::: MATERIAL FOR THE TASK :::

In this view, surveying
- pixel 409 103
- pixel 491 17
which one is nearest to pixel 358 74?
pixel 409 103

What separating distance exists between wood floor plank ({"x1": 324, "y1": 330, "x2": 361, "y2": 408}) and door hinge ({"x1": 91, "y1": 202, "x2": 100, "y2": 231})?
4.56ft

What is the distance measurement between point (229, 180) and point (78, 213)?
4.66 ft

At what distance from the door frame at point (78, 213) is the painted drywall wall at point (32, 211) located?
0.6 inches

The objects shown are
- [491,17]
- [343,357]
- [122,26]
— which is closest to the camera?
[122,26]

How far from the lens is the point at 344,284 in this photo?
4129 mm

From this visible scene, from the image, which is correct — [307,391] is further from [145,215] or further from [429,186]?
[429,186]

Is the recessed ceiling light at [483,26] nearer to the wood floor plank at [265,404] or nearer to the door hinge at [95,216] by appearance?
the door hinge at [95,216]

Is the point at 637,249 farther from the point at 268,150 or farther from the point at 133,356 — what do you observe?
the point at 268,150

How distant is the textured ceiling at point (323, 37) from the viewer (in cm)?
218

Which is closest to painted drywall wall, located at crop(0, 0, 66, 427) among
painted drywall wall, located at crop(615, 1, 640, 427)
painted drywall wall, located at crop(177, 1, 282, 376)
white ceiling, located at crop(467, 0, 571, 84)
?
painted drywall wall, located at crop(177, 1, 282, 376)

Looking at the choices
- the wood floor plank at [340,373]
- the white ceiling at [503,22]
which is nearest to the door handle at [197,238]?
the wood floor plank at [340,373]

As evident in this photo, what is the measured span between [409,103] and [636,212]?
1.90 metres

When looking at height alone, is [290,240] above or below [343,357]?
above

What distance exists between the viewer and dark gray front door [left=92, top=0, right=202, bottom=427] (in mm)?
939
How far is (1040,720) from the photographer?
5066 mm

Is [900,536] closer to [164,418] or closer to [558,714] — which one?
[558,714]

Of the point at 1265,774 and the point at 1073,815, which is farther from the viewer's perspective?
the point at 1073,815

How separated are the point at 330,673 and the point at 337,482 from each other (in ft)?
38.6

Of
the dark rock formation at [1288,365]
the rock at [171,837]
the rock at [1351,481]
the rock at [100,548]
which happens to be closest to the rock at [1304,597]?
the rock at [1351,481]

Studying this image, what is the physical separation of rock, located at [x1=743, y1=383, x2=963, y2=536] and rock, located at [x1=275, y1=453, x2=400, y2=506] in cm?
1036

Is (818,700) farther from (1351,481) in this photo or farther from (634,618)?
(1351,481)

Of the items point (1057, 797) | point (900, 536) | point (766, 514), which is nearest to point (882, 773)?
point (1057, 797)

:::

→ EXERCISE DIRECTIONS
Rewrite every line of the material from the line containing "Is (818,700) farther" through the end of the material, both ends included. Multiply only the coordinates in the answers by 0.25, rounding each to a whole number with halves rounded up.

→ FINISHED EXERCISE
Is (818,700) farther from (1351,481) in this photo or farther from (634,618)?
(338,120)

Of the items point (1057, 797) | point (900, 536) | point (766, 514), which is nearest to point (882, 773)?
point (264, 199)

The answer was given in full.